▶ _Exercise task_
Transcribe the stretch of the data from the line containing "Examining the image, does" through the end of the data, reproducing each line verbatim.

▶ _Rows of spatial question data_
· · · · · · ·

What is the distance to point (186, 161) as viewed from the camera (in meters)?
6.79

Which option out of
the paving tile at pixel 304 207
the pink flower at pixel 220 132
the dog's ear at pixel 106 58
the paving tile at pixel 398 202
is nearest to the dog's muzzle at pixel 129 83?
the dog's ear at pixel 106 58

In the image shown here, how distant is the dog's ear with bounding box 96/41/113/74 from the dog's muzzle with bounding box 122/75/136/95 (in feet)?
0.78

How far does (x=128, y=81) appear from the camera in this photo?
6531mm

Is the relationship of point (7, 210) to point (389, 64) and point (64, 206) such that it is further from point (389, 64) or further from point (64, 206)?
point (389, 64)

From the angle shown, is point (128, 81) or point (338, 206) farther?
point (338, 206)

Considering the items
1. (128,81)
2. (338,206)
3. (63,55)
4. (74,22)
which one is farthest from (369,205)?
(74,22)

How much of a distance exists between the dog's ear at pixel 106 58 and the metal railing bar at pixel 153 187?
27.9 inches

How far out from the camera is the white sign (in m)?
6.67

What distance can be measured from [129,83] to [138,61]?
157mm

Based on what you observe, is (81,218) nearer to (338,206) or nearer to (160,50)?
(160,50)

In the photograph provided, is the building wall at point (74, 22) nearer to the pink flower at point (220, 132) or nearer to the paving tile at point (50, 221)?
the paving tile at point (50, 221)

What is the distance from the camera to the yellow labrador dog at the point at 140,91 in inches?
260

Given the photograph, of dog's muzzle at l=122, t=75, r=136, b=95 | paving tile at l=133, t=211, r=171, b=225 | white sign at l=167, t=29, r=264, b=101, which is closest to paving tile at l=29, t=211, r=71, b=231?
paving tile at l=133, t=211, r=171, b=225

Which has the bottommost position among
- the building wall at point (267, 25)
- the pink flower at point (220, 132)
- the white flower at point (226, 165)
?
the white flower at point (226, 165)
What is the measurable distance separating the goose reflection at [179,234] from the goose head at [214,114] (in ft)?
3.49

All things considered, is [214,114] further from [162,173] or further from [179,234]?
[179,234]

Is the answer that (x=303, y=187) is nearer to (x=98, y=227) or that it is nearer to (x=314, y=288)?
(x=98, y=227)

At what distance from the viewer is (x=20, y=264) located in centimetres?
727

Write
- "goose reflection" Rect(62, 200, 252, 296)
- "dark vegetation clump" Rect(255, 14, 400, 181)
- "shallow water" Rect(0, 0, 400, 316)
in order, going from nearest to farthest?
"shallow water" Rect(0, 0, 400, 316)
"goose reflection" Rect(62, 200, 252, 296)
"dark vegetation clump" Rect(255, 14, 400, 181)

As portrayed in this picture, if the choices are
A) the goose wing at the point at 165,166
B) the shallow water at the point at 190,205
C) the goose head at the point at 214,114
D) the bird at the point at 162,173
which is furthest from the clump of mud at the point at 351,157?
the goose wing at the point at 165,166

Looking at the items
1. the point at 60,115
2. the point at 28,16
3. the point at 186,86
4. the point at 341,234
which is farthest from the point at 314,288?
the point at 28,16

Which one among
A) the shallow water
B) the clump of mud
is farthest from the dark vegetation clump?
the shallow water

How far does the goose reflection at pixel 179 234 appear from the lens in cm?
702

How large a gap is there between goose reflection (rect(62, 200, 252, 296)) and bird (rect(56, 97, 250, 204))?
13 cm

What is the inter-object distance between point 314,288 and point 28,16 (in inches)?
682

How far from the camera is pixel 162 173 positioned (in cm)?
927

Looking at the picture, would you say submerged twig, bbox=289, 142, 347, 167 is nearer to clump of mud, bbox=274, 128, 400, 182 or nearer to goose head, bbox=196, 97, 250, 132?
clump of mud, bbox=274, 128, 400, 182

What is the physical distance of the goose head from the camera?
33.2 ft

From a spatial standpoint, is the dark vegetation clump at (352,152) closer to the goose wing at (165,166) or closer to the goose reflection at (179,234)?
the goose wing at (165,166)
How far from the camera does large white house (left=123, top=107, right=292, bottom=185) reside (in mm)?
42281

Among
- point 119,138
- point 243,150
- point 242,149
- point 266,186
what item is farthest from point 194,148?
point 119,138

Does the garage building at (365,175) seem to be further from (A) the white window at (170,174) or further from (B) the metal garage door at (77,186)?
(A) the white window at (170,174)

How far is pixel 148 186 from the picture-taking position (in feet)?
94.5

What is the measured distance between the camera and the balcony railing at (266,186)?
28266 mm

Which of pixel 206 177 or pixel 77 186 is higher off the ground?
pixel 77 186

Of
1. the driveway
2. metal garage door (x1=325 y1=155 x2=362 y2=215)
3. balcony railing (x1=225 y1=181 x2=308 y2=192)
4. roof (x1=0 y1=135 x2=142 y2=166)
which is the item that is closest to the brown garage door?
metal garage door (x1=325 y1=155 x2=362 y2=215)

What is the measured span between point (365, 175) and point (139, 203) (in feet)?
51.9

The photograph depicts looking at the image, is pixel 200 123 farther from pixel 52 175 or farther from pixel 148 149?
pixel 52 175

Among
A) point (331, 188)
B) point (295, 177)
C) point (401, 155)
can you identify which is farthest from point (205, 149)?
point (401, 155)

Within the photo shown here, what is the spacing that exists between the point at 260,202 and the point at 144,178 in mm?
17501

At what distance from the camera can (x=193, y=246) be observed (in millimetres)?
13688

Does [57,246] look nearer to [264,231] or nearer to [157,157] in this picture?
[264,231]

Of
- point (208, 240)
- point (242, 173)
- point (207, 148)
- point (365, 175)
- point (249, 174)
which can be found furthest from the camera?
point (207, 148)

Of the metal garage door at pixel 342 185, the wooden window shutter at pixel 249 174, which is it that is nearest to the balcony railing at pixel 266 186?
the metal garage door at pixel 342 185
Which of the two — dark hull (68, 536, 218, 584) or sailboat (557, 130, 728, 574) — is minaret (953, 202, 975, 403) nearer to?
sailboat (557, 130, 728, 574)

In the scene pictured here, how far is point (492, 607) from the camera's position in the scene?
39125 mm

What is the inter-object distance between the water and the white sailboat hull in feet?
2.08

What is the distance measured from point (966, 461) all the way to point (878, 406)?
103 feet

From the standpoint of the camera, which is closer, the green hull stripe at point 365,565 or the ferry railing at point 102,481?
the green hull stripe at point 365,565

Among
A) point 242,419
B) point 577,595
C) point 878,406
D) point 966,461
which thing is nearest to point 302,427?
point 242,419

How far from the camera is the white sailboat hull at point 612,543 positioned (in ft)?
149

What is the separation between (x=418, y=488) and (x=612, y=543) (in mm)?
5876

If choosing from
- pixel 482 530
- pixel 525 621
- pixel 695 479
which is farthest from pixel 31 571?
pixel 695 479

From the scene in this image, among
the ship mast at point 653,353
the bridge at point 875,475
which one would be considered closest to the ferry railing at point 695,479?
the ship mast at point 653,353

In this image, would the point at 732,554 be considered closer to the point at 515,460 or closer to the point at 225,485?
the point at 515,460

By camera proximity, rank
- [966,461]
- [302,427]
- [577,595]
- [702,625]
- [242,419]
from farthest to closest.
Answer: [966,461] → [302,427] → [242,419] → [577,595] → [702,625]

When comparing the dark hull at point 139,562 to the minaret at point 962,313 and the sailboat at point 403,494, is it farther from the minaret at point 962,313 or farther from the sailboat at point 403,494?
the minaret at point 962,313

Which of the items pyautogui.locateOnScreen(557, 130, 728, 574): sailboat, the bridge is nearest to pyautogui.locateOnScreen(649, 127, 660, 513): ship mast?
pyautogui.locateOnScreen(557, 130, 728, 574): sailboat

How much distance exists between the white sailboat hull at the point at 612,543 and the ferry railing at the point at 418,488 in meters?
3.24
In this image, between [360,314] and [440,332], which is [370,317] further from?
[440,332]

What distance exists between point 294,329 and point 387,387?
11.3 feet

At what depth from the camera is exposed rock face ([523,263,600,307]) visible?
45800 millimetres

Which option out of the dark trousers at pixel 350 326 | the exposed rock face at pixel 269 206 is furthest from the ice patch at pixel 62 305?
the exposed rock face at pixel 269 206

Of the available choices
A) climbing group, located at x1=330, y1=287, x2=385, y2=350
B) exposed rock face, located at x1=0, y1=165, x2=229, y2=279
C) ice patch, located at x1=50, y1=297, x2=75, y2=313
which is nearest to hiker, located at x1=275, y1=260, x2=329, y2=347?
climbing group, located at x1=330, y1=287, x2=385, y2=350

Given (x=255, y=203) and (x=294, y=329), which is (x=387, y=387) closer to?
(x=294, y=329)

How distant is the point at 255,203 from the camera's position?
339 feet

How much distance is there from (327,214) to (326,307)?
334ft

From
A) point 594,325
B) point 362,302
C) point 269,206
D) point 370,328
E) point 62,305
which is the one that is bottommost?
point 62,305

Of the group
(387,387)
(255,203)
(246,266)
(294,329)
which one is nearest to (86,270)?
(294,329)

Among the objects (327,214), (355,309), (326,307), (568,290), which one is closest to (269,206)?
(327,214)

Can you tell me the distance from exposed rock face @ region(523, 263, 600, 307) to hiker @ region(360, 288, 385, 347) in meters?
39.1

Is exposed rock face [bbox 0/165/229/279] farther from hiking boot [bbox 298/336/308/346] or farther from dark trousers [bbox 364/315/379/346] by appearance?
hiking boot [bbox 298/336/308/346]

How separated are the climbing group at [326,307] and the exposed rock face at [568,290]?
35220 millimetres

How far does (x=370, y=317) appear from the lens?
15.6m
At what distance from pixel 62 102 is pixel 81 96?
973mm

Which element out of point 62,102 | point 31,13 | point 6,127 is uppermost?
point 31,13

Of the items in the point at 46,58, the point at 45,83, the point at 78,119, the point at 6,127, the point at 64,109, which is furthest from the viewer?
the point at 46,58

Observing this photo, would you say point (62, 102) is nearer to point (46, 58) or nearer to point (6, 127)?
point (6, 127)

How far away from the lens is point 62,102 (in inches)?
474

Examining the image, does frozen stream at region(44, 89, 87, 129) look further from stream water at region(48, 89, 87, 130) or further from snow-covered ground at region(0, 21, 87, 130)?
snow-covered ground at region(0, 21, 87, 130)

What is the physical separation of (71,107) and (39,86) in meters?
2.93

· · · · · · ·

▶ _Written answer_
Examining the image, does frozen stream at region(44, 89, 87, 129) look further from stream water at region(48, 89, 87, 130) or further from snow-covered ground at region(0, 21, 87, 130)?
snow-covered ground at region(0, 21, 87, 130)

What is the physical separation of (71,107) and (39,86) in meters?
2.93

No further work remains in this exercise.